Monsieur le président, monsieur le ministre, monsieur le secrétaire d’État, madame la rapporteure générale, chers collègues, le débat d’orientation des finances publiques constitue l’occasion d’interroger la représentation nationale sur la trajectoire de notre pays en matière de politique économique, financière et monétaire. Vous conviendrez que nous l’abordons dans des circonstances particulières. Comment ne pas évoquer, à l’orée de mon propos, le contexte politique européen et la situation de la Grèce ? Les négociations semblent patiner. Si la Grèce était privée de liquidités, elle se dirigerait vers une faillite financière et une sortie inacceptable de l’euro, que certains appellent néanmoins de leurs vœux.
Dimanche dernier, les Grecs nous ont offert une bouffée d’oxygène en s’opposant de manière ferme et incontestable à une nouvelle cure d’austérité aussi injuste qu’inefficace que les créanciers entendaient leur imposer. Ils nous ont donné une leçon de démocratie en organisant un référendum dans des conditions ô combien difficiles, et ce au nez et à la barbe de toute l’oligarchie financière, économique, politique et médiatique de notre continent, qui ne voulait pas que la parole soit donnée au peuple. Victimes des désastreuses politiques d’austérité, les Grecs nous donnent également une leçon de courage et montrent qu’il est possible, avec de l’audace et de l’ardeur, de changer le cours des choses et de respecter les engagements pris envers les électeurs et la population.

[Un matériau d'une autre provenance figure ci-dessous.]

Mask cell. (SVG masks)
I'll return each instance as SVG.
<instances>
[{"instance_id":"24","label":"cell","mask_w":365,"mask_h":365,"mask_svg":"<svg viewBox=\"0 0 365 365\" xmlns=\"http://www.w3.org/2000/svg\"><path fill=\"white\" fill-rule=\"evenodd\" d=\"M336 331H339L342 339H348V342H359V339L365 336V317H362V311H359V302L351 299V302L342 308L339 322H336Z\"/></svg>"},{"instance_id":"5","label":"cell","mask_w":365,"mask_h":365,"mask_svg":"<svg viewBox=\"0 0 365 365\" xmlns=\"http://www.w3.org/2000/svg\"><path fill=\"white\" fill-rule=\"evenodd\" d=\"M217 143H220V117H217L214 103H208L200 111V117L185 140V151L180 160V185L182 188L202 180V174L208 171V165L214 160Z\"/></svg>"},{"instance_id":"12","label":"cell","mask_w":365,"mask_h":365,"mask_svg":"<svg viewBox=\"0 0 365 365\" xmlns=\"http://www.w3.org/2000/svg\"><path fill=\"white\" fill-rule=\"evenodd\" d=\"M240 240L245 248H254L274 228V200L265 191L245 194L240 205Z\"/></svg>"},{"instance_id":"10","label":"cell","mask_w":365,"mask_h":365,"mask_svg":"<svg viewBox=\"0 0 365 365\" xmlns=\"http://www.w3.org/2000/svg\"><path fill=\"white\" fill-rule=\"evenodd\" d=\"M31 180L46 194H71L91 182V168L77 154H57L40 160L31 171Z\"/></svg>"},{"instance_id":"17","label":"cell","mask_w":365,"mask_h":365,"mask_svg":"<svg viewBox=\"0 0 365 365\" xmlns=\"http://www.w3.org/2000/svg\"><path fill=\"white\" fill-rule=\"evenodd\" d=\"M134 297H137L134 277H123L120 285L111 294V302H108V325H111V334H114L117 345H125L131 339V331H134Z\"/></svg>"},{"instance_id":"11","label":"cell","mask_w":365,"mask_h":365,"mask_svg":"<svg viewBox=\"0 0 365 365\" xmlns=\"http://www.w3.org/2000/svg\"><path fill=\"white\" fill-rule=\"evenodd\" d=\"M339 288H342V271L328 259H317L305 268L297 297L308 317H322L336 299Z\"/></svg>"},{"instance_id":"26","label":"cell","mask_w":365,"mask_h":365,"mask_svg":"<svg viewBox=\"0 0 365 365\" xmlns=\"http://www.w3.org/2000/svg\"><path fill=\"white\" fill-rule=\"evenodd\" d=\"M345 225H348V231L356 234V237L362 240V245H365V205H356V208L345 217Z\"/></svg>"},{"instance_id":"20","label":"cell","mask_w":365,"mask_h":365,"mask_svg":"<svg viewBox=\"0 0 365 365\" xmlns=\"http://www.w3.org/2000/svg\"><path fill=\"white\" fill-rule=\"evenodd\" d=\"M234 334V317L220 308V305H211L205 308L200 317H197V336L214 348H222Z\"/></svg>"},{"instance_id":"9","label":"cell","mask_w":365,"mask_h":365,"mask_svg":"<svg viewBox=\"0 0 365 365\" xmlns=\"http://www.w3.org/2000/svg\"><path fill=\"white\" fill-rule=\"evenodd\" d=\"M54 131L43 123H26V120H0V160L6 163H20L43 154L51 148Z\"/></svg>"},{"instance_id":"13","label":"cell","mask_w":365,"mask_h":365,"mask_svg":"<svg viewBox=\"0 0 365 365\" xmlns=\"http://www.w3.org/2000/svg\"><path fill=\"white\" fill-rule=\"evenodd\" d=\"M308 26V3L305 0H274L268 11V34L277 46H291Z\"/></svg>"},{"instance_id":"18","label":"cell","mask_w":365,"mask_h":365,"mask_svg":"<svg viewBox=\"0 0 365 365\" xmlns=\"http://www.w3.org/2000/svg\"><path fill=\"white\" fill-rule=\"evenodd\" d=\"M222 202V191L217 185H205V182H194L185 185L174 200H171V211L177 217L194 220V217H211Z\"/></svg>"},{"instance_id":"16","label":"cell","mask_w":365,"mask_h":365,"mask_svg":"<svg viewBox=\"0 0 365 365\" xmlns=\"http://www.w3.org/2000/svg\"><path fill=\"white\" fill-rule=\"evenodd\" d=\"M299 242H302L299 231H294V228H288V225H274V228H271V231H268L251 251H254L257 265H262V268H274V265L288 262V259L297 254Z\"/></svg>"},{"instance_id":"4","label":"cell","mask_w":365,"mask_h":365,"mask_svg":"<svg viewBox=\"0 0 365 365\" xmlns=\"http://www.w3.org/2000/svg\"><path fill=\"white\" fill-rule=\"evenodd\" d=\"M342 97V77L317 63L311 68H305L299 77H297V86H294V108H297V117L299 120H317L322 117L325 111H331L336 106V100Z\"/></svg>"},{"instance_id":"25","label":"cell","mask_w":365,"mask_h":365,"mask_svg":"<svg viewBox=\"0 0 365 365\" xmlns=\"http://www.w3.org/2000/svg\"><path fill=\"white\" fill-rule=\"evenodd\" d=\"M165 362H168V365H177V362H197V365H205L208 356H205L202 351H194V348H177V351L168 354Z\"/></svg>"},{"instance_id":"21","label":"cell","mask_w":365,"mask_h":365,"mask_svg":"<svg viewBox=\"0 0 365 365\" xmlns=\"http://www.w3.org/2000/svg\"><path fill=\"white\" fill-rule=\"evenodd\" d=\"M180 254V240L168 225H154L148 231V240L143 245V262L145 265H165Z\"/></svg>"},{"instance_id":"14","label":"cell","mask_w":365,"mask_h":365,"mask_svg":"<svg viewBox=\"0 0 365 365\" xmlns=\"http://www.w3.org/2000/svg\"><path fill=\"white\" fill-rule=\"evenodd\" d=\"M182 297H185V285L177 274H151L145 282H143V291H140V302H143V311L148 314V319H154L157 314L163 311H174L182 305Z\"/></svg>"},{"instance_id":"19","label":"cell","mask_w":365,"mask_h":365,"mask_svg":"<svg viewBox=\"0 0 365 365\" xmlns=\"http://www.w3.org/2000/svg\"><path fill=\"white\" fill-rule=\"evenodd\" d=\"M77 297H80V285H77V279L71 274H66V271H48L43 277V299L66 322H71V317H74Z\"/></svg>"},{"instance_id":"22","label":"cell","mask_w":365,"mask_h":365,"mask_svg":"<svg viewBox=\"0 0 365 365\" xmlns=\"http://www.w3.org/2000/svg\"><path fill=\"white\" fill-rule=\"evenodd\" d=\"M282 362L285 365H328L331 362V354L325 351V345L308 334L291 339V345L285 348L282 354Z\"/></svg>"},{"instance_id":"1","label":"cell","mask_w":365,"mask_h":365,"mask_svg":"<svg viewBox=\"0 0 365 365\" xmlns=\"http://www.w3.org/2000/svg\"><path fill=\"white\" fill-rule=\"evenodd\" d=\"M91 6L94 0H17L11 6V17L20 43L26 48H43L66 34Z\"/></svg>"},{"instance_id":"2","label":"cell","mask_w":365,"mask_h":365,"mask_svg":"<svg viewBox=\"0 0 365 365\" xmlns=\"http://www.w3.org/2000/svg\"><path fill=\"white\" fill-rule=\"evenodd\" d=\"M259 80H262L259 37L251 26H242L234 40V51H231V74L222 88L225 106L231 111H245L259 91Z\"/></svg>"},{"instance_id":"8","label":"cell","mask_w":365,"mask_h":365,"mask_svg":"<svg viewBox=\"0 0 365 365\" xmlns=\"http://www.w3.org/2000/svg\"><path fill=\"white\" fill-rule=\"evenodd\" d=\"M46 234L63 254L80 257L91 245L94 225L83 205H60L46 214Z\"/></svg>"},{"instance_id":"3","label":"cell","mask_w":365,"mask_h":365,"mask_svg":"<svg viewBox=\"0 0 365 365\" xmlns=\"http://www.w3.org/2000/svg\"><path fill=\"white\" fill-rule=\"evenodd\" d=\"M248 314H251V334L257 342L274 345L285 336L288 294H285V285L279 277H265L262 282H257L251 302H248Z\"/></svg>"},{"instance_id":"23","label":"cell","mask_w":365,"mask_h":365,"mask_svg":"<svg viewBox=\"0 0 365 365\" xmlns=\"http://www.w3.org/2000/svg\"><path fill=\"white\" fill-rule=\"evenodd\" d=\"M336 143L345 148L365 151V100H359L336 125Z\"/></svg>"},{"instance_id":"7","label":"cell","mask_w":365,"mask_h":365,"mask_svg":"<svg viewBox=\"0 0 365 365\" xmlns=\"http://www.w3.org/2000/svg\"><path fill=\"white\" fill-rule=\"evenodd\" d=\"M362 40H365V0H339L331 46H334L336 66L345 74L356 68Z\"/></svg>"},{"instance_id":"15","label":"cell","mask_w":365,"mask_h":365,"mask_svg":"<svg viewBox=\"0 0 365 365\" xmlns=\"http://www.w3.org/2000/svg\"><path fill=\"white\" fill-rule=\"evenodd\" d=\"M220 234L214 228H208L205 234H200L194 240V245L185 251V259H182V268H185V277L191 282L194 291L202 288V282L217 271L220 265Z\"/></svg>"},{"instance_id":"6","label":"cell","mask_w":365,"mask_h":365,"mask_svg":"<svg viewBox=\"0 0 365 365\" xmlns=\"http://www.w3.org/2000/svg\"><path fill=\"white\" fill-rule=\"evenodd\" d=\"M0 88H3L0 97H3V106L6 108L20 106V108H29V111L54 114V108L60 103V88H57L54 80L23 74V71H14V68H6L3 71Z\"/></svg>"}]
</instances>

En replaçant la démocratie au-dessus des marchés et de la finance et en plaçant l’humain au cœur d’un projet de société en lieu et place des ratios et autres chiffres comptables, les Grecs montrent aussi un chemin d’exigence aux décideurs politiques que nous sommes vers davantage de démocratie et de respect de la parole politique. Le non massif du peuple grec exprimé par référendum éclaire d’un jour nouveau la situation grecque mais aussi celle de l’Europe. Les positions prises ici même hier par M. le Premier ministre et par tous les groupes de gauche défendant le maintien de la Grèce dans la zone euro le confirment. La dette publique est une question primordiale en Grèce mais elle l’est aussi dans les autres pays européens, dont la France.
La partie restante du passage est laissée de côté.